TASK DESCRIPTION: Copy out each of the lines below verbatim, with no changes.
──────── GIVEN RECORDS
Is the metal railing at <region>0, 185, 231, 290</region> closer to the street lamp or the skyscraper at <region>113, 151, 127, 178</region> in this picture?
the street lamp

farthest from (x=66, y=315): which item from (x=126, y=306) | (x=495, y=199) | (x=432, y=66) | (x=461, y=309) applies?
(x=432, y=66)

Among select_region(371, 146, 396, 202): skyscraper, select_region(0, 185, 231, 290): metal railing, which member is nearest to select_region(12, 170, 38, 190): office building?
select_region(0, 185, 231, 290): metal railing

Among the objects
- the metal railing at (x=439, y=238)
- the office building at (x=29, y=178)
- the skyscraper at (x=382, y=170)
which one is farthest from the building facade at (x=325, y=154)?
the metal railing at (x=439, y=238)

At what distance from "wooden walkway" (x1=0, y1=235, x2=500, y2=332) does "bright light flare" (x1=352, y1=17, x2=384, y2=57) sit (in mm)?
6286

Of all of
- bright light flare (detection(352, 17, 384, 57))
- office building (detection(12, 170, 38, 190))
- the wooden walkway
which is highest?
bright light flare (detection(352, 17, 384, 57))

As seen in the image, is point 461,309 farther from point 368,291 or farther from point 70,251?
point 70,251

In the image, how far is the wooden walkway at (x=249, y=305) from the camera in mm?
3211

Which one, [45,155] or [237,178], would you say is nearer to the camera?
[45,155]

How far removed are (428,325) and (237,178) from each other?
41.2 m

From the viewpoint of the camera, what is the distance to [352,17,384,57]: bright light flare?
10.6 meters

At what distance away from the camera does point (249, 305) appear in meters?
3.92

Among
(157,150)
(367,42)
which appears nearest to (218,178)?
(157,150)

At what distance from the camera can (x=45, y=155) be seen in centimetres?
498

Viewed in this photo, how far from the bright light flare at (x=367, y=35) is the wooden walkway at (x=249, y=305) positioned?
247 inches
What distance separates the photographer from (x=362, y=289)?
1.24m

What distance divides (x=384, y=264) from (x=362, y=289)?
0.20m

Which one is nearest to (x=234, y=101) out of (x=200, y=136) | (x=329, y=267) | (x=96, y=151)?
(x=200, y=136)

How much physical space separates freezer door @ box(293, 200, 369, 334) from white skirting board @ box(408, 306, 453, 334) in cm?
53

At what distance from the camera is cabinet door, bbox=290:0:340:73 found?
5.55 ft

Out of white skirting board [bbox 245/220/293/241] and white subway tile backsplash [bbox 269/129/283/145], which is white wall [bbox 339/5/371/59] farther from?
────────────────
ANSWER FOR THIS EXERCISE:
Is the metal railing at <region>0, 185, 231, 290</region> closer to the street lamp or the skyscraper at <region>113, 151, 127, 178</region> in this picture?
the street lamp

farthest from (x=66, y=315): which item from (x=126, y=306) | (x=495, y=199) | (x=432, y=66) | (x=461, y=309) applies?
(x=432, y=66)

Among select_region(371, 146, 396, 202): skyscraper, select_region(0, 185, 231, 290): metal railing, which member is nearest to select_region(12, 170, 38, 190): office building?
select_region(0, 185, 231, 290): metal railing

Among the objects
- the metal railing at (x=439, y=238)
- the office building at (x=29, y=178)
- the skyscraper at (x=382, y=170)
which one is farthest from the building facade at (x=325, y=154)?
the metal railing at (x=439, y=238)

At what distance from "wooden walkway" (x1=0, y1=235, x2=500, y2=332) does "bright light flare" (x1=352, y1=17, x2=384, y2=57) sit (in mm)?
6286

Of all of
- bright light flare (detection(352, 17, 384, 57))
- office building (detection(12, 170, 38, 190))
- the wooden walkway
which is highest?
bright light flare (detection(352, 17, 384, 57))

As seen in the image, is point 461,309 farther from point 368,291 or farther from point 70,251?
point 70,251

In the image, how far is the wooden walkway at (x=249, y=305) from the camera in mm?
3211

Which one, [45,155] or [237,178], would you say is nearer to the camera?
[45,155]

How far removed are (428,325) and (237,178) from each other?
41.2 m

From the viewpoint of the camera, what is the distance to [352,17,384,57]: bright light flare?
10.6 meters

At what distance away from the camera does point (249, 305) appear in meters?
3.92

Among
(157,150)
(367,42)
which appears nearest to (218,178)?
(157,150)

At what distance from the camera can (x=45, y=155) be seen in centimetres?
498

Viewed in this photo, how far from the bright light flare at (x=367, y=35) is the wooden walkway at (x=249, y=305) positioned?
247 inches
What distance separates the photographer from (x=362, y=289)?
1.24m

What distance divides (x=384, y=264) from (x=362, y=289)?
0.20m

Which one is nearest to (x=234, y=101) out of (x=200, y=136) | (x=329, y=267) | (x=96, y=151)?
(x=200, y=136)

How much physical space separates freezer door @ box(293, 200, 369, 334) from white skirting board @ box(408, 306, 453, 334) in cm?
53

At what distance from the camera is cabinet door, bbox=290:0:340:73 found?
5.55 ft

Out of white skirting board [bbox 245/220/293/241] and white subway tile backsplash [bbox 269/129/283/145], which is white wall [bbox 339/5/371/59] farther from?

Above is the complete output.